Neural search refers to the concept of search in an embedding space that is created by neural networks. Instead of searching for co-occurring n-grams to retrieve similar records, neural search uses the context-rich embeddings generated by large pre-trained language models and a distance metric in that space to define similarity between records. This similarity can be used for both use cases: for finding similar data, but also for detecting outliers.

One pre-requisite to using neural search is that you already added embeddings to the project.

Similarity search

Every record in the data browser has the option to "find similar records" which will calculate the cosine similarity using the selected embeddings. After selecting the embedding, the data browser then displays records with descending similarity starting from the record that you requested the similarity search for (as it is the most similar to itself).

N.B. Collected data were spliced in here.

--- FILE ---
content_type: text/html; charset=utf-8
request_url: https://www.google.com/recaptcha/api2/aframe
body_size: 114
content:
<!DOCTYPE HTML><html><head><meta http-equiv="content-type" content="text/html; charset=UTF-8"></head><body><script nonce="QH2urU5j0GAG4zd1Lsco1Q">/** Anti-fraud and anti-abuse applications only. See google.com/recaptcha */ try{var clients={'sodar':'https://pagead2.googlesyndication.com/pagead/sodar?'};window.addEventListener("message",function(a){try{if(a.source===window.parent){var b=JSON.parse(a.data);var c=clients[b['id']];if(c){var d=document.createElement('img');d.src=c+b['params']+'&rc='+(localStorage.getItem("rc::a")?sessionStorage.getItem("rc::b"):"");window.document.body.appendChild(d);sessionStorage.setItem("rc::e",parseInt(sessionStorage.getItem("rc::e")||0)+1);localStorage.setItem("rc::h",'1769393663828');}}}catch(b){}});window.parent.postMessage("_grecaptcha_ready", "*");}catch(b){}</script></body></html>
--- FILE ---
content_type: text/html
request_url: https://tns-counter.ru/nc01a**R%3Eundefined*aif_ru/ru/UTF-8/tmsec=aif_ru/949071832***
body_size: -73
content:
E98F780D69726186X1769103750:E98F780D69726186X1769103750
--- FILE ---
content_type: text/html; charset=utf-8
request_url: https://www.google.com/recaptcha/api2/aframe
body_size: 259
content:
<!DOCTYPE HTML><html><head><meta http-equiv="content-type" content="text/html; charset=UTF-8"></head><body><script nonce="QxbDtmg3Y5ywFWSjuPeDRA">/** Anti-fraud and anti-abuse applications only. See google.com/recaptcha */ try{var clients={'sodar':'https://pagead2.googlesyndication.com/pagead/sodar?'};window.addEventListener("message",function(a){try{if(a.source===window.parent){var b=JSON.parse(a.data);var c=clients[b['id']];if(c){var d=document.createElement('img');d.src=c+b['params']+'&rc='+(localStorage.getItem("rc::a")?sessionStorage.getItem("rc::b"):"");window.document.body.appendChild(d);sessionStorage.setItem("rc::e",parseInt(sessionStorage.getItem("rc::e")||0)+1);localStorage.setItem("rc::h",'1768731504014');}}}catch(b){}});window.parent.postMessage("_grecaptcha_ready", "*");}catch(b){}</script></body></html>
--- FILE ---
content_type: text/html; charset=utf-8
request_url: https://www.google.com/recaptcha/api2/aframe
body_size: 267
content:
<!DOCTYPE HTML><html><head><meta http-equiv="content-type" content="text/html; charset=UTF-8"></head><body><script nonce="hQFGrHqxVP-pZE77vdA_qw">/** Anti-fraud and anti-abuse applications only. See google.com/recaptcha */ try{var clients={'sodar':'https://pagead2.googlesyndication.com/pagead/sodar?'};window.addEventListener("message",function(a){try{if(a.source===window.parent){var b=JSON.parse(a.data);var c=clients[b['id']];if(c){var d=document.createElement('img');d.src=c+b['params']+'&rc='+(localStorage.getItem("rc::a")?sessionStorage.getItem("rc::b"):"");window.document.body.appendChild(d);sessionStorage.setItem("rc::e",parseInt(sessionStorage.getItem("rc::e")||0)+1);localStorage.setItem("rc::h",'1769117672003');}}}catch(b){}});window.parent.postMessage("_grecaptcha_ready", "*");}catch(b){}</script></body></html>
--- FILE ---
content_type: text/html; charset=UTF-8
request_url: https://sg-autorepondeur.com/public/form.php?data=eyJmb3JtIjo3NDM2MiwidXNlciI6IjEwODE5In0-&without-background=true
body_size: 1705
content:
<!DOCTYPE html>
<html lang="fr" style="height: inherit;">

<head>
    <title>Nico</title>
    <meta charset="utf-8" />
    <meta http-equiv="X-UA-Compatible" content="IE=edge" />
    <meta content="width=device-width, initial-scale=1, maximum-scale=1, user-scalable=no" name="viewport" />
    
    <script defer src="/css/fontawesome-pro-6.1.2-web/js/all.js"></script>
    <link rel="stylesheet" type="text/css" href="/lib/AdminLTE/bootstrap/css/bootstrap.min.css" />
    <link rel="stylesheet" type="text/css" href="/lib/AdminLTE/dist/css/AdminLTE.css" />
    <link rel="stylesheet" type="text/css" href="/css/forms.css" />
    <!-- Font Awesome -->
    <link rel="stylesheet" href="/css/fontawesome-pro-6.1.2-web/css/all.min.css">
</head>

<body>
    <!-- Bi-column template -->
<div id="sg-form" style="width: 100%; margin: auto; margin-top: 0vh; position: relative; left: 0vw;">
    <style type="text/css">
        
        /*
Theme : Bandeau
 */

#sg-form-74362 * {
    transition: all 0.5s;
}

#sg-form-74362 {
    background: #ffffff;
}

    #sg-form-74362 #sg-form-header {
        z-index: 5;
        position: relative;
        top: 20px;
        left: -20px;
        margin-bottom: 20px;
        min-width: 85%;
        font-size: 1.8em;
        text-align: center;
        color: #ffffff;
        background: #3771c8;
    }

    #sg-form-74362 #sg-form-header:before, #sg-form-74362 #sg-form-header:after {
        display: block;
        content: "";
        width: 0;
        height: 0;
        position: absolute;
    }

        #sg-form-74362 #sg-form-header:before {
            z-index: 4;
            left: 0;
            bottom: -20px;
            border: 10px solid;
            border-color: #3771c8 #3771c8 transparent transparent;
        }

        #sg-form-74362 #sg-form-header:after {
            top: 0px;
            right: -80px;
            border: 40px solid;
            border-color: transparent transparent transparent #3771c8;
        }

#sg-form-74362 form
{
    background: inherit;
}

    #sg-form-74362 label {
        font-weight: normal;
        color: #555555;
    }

When using similarity search you cannot filter for anything else. Doing so will replace the similarity search. Similarity search cannot be saved as a data slice.

Outlier detection

We make use of vector distance comparison to find records that are - given some vector space - most likely outliers. To use this feature, we need at least one labeled record, as we compare pools of unlabeled and labeled data for this outlier detection (even though to really make sense you should have labeled more).

The outlier detection will create a data slice containing 100 records that are (on average) the most different (or least similar) from the already labeled data. The similarity will be measured by cosine distance in the embedding space. This data slice will be ordered by ascending similarity.

This feature is accessible at the very bottom of the data browser filter sidebar. Just click on the "Find outliers" button there.

Fig. 1: GIF of a user creating a static outlier data slice in the data browser.

The results of the outlier detection are heavily dependent on the vector space. Especially when used as a filter criterium for the monitoring page, you can quickly find weak spots or/and obstacles in your data, e.g. detect faulty records or completely unrelated languages.